Yes, the British economy has performed better than almost anyone dared to hope. And as an issue, the economy has slipped down the list of everyday concerns.
But the biggest risk is that we all think that it’s “job done”. Many encourage this, irresponsibly suggesting that we can just go back to the bad old ways and spend beyond our means for evermore.
Though the year is only seven days old, already we’d had their predictable calls for billions of pounds, literally billions more debt-fuelled public spending.
They reject all the reforms we propose to deliver better-quality public services for less taxpayers’ money.
Today I want to issue this warning: unless we finish the job of fixing the public finances, to get Britain back into the black by finally spending less than we borrow, all of the progress we have made together could still easily be reversed.
That’s why we’ve got to go on fixing the roof while sun is shining.
The prize for us all if we do is that Britain could become the most prosperous of all the major nations in the world in the coming generation.
In 2015 we won the support of the British people for our economic plan – and we set out in the Budget and Autumn Statement the means to achieve that.
We established new fiscal rules to reduce debt and get that surplus.
We set out department spending plans that mean we live within our means.
Taken together, it is part of a huge national effort to get our house in order – what the Office for Budget Responsibility describes as the biggest reduction in government consumption outside of demobilisation in over 100 years.
If 2015 was the year for setting out that plan – 2016 is the year for the delivery of it.
That is why it is so critical.
Economic security and sound public finances don’t just happen – they require hard effort and continued application.
And this year we will require that. You know – as do I – that none of us can see the future.
We don’t know what exactly will happen to the global economy.
We don’t know when the next turn of the cycle will come.
But we do know that we haven’t abolished boom and bust.
So there is no excuse for inaction. We are in charge of our own destiny.
We can back infrastructure investment and innovation.
We can be an outward facing nation – forging new and stronger links with the rest of the world.
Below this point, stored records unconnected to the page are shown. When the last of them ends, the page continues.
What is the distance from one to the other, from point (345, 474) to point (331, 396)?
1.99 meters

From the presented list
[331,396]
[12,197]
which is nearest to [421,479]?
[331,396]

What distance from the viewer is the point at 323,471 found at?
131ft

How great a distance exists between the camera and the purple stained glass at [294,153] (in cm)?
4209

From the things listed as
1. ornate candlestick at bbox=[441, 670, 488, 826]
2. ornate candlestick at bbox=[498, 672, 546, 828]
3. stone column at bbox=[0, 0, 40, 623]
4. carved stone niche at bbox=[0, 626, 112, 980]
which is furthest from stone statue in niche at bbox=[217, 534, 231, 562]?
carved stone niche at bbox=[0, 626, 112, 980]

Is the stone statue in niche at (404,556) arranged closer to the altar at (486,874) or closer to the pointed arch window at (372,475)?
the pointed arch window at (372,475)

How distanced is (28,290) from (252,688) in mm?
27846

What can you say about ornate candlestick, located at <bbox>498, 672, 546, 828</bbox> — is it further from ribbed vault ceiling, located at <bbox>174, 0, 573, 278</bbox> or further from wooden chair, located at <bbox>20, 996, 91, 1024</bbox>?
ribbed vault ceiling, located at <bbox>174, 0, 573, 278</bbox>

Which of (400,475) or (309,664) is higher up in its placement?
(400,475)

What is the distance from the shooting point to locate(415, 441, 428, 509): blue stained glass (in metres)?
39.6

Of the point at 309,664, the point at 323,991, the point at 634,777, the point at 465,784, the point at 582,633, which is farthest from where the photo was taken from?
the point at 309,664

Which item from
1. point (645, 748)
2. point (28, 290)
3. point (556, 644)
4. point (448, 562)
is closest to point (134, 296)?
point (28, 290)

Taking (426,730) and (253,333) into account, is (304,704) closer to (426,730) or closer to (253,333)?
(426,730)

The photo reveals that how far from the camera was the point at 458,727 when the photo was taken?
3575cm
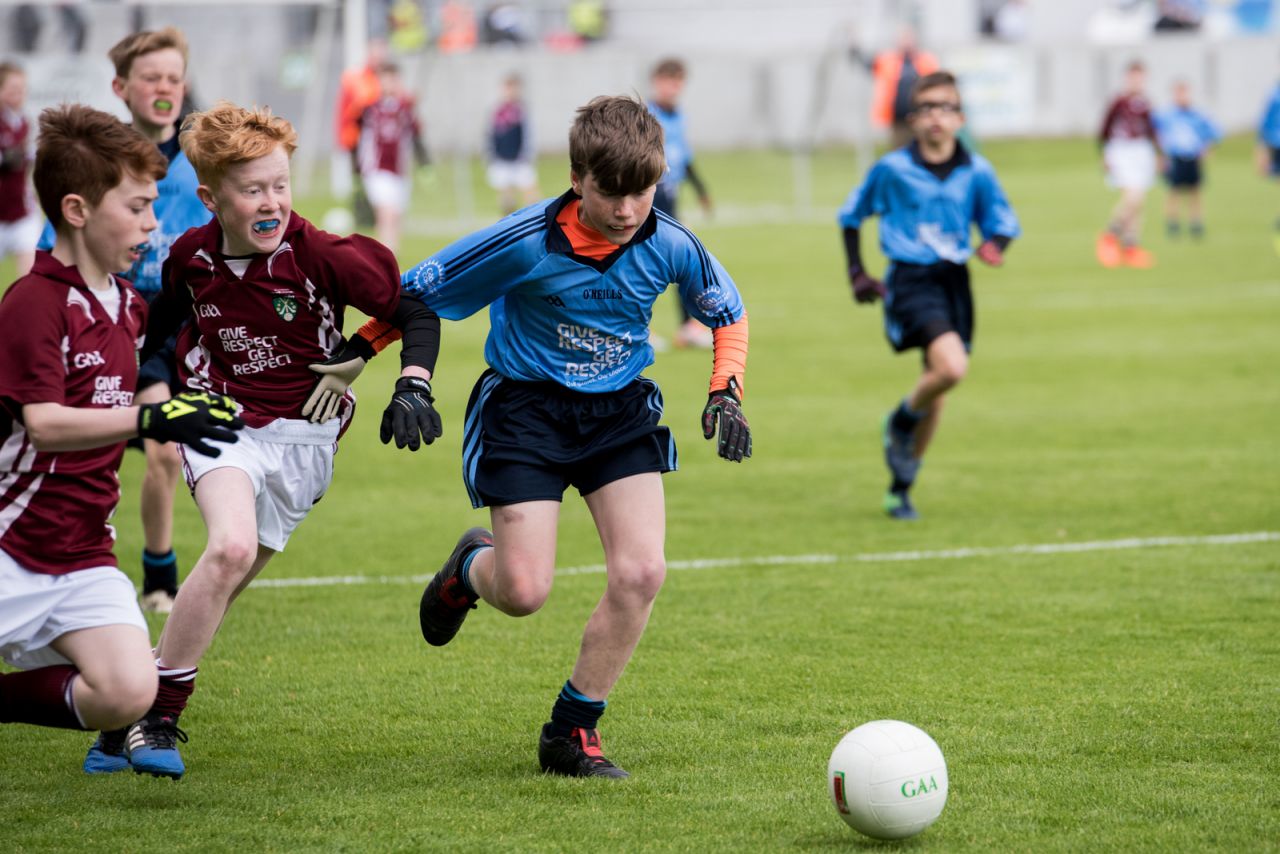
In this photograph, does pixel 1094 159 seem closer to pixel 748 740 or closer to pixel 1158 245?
pixel 1158 245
We can continue to support higher pay, lower tax and consumer markets that foster choice and competition.
We can do more to support savers.
This plan is what Wales, and the UK, needs.
And it is why the economy remains centre stage to everything we want to achieve in this country.
So 2016 is not mission accomplished. But our future is very much in our hands.
This year is mission critical year.
Now is the time to make the long term decisions to secure our country’s future.
And in the forthcoming Budget and beyond, that’s precisely what I’ll do, for Wales and for the whole of the UK.